▶ _Direction 1_: In the puppy thread, write out the stretch from "I have no doubts" through "for your responses.", swapping "community" for "forum".
▶ _Direction 2_: Based on the puppy thread, why do people unfamiliar with the breed often take puppies and black dogs for lab crosses?

▶ _Document section_:

[Begin]

# opinions of these puppies



## Volktmavy (May 4, 2016)

Hi,

New member here, first post. 

I'm looking for opinions on these puppies, especially from anyone with experience breeding. A random person told me they thought they looked mixed with lab. No idea what this persons experience is with GSD's, only talked via email. 

I have no doubts myself that they're purebred but just wanted to reach out to the community and gather opinions. This is the second litter from my pair, the puppies have all the same markings as puppies from he last litter, of which none of the puppies had any issues with ears standing.

I'll post a few pictures of the puppies and the sire/dam. puppies in pictures are 5 weeks old. Solid black dog is the dam. 

Thanks in advance for your responses.


----------



## Jax08 (Feb 13, 2009)

Those are German Shepherds. The last picture looks like a coated bi-color. The second to the last is a black.

If this is the second litter from your pair, why would you need to ask if they look like lab mixes? Don't you have the AKC papers to prove they are purebred?


----------



## wolfstraum (May 2, 2003)

Lab crosses???? Look like coated or at very least plush coated pups....sire is obviously coated so no surprise.

Lee


----------



## Volktmavy (May 4, 2016)

Yes, both my dogs are AKC registered and I registered the litter as well. I don't have any reason to think they're not pure however I know crazy things can happen so just wanted to get some opinions. 

The only way they wouldn't be purebred is if a male lab managed to climb the fence and not get torn up by my male, which i find highly doubtful. 

Thanks for the response!


----------



## Volktmavy (May 4, 2016)

wolfstraum said:


> Lab crosses???? Look like coated or at very least plush coated pups....sire is obviously coated so no surprise.
> 
> Lee


Both of the sire's parents are longer haired and the dam's mom is longer haired as well, 70% of the puppies from my dogs have been longer haired.


----------



## Jax08 (Feb 13, 2009)

I think people unfamiliar with our breed often mistake puppies and black dogs as lab crosses. They don't know that the ears come up with age and a lot of people don't know there are black GSDs.


----------

[End]

▶ _Data provided_:
[Begin]

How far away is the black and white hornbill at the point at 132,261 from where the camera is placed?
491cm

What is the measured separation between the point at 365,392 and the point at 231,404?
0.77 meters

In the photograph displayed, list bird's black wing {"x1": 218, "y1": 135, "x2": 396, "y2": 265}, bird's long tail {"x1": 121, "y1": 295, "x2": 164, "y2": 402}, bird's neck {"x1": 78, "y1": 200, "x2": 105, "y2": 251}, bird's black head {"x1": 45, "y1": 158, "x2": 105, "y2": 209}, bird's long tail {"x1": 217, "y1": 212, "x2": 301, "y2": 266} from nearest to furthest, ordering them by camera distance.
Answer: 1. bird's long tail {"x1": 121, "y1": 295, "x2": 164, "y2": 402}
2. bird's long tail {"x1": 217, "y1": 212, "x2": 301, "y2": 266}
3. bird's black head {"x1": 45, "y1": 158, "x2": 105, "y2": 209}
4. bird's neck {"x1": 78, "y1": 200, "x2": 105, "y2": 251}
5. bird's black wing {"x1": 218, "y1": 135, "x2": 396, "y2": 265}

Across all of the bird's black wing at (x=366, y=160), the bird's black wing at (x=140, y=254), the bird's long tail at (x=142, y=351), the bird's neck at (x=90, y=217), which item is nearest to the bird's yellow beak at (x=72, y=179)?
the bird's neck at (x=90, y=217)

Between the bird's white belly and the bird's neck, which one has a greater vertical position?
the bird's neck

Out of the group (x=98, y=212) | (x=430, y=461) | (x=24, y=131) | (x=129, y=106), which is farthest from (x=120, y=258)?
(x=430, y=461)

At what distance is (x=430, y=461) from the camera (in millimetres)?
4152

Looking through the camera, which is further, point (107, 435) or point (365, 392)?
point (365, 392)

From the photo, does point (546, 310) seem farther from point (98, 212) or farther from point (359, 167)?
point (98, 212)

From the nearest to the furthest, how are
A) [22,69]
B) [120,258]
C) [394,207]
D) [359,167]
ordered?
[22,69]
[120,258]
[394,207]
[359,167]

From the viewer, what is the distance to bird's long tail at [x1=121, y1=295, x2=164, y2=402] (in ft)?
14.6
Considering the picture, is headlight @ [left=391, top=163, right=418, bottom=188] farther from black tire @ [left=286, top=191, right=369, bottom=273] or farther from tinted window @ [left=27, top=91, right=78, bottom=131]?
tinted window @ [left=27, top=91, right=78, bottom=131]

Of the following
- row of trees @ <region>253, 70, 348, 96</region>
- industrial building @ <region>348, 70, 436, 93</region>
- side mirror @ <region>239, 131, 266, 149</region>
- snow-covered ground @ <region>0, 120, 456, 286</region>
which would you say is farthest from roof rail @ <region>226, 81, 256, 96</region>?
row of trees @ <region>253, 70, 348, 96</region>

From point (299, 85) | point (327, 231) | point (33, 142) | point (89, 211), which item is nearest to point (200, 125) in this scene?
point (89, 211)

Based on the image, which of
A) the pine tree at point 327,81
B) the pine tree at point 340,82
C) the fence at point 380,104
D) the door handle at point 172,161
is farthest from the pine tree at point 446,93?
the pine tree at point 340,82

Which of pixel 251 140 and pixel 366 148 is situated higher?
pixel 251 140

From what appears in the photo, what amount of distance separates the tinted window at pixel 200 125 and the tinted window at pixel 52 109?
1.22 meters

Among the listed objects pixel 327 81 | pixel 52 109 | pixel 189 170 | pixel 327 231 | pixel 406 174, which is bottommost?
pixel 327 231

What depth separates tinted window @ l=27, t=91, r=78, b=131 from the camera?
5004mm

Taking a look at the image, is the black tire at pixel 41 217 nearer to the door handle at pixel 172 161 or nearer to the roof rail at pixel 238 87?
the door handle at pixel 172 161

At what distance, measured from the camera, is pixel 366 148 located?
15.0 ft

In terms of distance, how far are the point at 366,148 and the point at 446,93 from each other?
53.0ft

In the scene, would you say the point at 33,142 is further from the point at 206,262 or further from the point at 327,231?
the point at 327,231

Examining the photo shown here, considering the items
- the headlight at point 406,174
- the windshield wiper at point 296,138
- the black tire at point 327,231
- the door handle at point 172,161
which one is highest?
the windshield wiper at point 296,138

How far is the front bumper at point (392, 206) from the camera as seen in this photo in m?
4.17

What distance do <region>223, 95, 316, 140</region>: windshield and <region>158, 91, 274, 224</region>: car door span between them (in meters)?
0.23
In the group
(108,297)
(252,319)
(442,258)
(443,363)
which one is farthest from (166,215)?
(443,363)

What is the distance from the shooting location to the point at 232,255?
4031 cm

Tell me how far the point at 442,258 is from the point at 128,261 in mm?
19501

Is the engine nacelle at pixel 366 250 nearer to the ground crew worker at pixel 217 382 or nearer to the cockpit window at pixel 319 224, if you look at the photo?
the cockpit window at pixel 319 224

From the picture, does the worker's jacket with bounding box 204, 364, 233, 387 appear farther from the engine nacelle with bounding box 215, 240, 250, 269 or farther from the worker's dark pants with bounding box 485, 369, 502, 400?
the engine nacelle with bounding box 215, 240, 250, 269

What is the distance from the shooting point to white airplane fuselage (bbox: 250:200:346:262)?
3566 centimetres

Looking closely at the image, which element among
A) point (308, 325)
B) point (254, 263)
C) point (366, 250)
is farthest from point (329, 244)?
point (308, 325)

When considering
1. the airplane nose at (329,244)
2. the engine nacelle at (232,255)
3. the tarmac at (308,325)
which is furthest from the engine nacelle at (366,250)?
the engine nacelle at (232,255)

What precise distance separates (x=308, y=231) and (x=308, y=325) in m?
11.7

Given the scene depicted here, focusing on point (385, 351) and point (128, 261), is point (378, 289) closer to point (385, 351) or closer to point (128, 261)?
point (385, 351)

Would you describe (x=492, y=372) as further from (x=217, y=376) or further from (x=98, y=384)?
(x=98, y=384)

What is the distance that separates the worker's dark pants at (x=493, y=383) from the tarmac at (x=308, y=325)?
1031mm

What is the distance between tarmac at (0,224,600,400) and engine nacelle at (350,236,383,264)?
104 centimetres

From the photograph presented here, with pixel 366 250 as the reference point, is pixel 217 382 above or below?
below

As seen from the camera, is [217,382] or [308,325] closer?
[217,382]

[End]
[Begin]

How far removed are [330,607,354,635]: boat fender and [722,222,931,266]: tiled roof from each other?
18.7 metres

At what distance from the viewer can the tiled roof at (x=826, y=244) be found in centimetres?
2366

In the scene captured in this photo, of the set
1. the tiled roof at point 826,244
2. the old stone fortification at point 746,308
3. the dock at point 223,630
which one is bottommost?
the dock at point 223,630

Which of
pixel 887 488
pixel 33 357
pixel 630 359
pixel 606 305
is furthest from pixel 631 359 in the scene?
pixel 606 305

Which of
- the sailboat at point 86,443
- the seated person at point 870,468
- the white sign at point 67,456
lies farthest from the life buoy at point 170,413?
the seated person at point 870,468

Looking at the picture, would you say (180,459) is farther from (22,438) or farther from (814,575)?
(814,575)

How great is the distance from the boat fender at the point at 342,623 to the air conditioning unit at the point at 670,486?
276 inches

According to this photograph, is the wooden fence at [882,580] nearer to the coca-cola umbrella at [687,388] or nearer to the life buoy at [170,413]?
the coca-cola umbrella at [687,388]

[End]

▶ _Task output 1_:
I have no doubts myself that they're purebred but just wanted to reach out to the forum and gather opinions. This is the second litter from my pair, the puppies have all the same markings as puppies from he last litter, of which none of the puppies had any issues with ears standing.

I'll post a few pictures of the puppies and the sire/dam. puppies in pictures are 5 weeks old. Solid black dog is the dam. 

Thanks in advance for your responses.

▶ _Task output 2_: They don't know that the ears come up with age. Many people also don't know that there are black German Shepherds.